Reduce CO2 emissions
Stellantis says the development of e-fuels is helping to accelerate CO2 emissions from the already 28 million Stellantis internal combustion engines (ICE) produced since 2014 (Euro 6) in Europe. E-fuel-proofing 28 engine families can provide CO2 emissions reductions of up to 90 percent.
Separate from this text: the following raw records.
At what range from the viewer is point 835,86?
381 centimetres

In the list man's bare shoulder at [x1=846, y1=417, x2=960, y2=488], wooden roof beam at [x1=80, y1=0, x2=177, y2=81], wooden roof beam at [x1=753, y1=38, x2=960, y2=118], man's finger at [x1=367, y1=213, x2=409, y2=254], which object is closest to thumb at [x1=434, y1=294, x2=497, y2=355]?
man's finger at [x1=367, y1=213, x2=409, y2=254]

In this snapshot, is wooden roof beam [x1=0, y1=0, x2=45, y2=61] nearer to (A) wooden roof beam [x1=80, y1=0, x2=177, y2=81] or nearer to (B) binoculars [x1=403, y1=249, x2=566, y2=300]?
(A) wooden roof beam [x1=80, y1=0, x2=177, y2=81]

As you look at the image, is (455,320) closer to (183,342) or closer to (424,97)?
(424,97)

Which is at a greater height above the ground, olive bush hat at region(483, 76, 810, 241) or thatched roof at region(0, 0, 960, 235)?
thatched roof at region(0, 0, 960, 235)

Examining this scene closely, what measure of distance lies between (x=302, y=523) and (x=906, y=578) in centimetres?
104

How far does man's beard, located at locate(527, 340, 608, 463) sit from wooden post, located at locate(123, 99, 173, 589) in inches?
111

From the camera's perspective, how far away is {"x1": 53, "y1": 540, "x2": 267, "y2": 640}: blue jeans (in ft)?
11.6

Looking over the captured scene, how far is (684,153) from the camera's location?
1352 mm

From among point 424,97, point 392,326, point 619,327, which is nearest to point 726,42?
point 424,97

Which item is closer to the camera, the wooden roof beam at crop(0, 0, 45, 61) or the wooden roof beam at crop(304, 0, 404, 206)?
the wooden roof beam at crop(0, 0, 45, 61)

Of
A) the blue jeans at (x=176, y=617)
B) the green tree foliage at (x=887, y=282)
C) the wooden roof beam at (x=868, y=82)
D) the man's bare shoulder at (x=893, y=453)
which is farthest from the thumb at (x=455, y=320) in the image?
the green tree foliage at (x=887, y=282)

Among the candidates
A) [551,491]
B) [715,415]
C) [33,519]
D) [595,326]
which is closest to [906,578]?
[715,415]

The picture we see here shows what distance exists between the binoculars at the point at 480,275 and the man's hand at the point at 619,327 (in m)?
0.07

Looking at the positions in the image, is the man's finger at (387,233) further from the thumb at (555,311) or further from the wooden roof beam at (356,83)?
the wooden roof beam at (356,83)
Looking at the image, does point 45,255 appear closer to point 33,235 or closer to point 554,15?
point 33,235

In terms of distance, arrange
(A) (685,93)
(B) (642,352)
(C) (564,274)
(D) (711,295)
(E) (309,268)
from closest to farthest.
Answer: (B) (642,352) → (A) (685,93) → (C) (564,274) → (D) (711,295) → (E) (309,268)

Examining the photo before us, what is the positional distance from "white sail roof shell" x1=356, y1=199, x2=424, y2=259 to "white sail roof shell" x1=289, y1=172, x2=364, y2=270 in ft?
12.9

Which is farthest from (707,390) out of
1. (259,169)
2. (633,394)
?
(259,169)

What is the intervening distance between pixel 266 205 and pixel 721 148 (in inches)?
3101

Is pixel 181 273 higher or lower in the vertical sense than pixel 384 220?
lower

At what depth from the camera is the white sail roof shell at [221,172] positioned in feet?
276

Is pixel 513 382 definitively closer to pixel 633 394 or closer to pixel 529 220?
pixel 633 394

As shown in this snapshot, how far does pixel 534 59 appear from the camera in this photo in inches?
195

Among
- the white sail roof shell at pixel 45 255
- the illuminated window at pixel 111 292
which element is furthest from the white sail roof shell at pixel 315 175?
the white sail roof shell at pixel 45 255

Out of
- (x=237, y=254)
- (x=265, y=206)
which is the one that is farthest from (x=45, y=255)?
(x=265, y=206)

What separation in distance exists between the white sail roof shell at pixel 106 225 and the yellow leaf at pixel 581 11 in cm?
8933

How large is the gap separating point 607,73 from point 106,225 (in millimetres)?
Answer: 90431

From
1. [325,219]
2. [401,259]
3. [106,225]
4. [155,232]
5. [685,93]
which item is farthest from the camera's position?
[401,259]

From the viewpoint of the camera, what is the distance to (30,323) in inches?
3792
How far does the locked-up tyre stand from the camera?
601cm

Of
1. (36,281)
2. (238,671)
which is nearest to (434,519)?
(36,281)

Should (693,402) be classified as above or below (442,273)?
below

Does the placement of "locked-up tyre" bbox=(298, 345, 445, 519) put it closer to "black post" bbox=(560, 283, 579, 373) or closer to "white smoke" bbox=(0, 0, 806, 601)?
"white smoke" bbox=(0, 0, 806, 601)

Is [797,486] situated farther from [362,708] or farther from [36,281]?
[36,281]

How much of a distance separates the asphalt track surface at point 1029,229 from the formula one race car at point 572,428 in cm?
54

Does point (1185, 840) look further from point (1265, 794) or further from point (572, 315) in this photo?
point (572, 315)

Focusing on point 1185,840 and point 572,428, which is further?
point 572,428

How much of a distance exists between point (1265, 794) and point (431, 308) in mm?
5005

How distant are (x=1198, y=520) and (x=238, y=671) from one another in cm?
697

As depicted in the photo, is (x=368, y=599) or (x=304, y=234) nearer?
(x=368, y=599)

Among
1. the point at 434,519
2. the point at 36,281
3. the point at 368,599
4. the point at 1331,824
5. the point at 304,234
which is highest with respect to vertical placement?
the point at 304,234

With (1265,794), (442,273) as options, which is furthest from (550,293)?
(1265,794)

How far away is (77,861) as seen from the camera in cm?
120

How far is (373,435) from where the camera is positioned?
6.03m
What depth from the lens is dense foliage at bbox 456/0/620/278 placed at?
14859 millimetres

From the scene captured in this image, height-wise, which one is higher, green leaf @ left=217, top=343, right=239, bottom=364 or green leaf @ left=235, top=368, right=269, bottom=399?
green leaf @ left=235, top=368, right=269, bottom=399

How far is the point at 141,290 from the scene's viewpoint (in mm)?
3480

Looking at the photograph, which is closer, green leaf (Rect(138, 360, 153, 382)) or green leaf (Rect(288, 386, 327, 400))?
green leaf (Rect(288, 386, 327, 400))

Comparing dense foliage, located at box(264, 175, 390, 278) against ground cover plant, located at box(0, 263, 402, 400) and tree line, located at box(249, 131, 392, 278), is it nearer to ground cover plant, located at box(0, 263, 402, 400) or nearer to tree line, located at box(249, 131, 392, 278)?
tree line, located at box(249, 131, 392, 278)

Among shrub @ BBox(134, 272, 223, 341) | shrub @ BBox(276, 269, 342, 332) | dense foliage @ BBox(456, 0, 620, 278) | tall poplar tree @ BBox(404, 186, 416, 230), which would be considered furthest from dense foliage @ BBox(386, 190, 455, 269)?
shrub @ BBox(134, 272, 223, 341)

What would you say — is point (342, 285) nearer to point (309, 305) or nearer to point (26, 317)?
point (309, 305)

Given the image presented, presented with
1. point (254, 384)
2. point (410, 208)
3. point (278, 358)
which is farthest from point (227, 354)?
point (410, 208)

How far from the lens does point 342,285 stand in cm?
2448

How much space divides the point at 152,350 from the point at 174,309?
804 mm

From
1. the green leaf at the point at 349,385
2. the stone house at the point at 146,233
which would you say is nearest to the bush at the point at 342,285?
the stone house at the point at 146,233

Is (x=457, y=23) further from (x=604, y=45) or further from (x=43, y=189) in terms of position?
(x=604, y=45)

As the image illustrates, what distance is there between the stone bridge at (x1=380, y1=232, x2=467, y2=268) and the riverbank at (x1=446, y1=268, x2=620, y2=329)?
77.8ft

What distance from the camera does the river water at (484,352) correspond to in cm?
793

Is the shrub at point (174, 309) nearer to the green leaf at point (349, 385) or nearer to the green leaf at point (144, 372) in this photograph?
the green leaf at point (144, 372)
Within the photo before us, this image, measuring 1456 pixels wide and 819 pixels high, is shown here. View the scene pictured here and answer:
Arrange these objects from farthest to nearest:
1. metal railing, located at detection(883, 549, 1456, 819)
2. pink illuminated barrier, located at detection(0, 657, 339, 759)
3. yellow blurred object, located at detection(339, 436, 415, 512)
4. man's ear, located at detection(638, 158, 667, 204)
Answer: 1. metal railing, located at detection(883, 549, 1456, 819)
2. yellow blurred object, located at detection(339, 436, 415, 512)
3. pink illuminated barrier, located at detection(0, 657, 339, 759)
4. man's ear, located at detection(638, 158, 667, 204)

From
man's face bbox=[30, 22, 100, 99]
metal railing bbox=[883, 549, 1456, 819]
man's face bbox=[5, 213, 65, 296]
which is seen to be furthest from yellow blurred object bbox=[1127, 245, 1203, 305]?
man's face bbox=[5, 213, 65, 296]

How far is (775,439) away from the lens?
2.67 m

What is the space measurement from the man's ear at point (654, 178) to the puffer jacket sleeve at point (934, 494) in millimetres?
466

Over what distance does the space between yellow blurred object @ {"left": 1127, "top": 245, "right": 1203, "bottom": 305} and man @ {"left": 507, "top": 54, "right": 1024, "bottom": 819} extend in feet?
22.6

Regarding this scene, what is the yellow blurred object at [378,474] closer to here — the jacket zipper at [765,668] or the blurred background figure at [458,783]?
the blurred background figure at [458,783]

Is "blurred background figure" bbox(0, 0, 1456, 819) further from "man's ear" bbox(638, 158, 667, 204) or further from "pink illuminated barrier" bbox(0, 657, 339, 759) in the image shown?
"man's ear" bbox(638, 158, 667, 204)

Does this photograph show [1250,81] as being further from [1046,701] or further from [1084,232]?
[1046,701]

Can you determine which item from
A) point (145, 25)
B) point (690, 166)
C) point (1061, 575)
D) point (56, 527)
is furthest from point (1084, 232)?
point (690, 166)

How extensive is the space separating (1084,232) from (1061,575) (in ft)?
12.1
Easy and affordable option
The wide adoption of eFuels would provide customers with existing ICE vehicles an easy and affordable option to decarbonize their vehicles without replacing their vehicle, upgrading the engine fuel system or waiting for a new infrastructure network.
Test work
Stellantis tests and validates 28 engine families built between 2014 and 2029 for both gasoline and diesel engines. The comprehensive validation protocol includes tests on exhaust emissions, starting power, engine power, reliability, endurance, oil dilution, fuel tank, fuel lines, filters and more.
Goodbye fossil fuels
“The technology is applicable to up to 28 million Stellantis vehicles with the potential to achieve CO2 reductions of up to 400 million tons in Europe over the period 2025 to 2050,” the automobile group said. “The production of eFuel is an opportunity to reshape energy sovereignty by redefining the map of energy sources based on the availability of wind and solar energy and not on current fossil fuel extraction sites.”
Wind and solar energy
At the same time, Stellantis is committed to selling only battery-electric vehicles in Europe by 2030. Stellantis is pursuing ambitious goal of achieving carbon neutrality by 2038, as outlined in the Dare Forward 2030 strategic plan. Porsche also sees a market for synthetic fuels. This will allow current cars to continue to run, but with significantly cleaner fuel.
Brands of Stellantis
Stellantis is the parent company of Fiat, Alfa Romeo, Lancia, Maserati, Opel, Peugeot, Citroën, DS Automobiles, Jeep and Abarth, among others.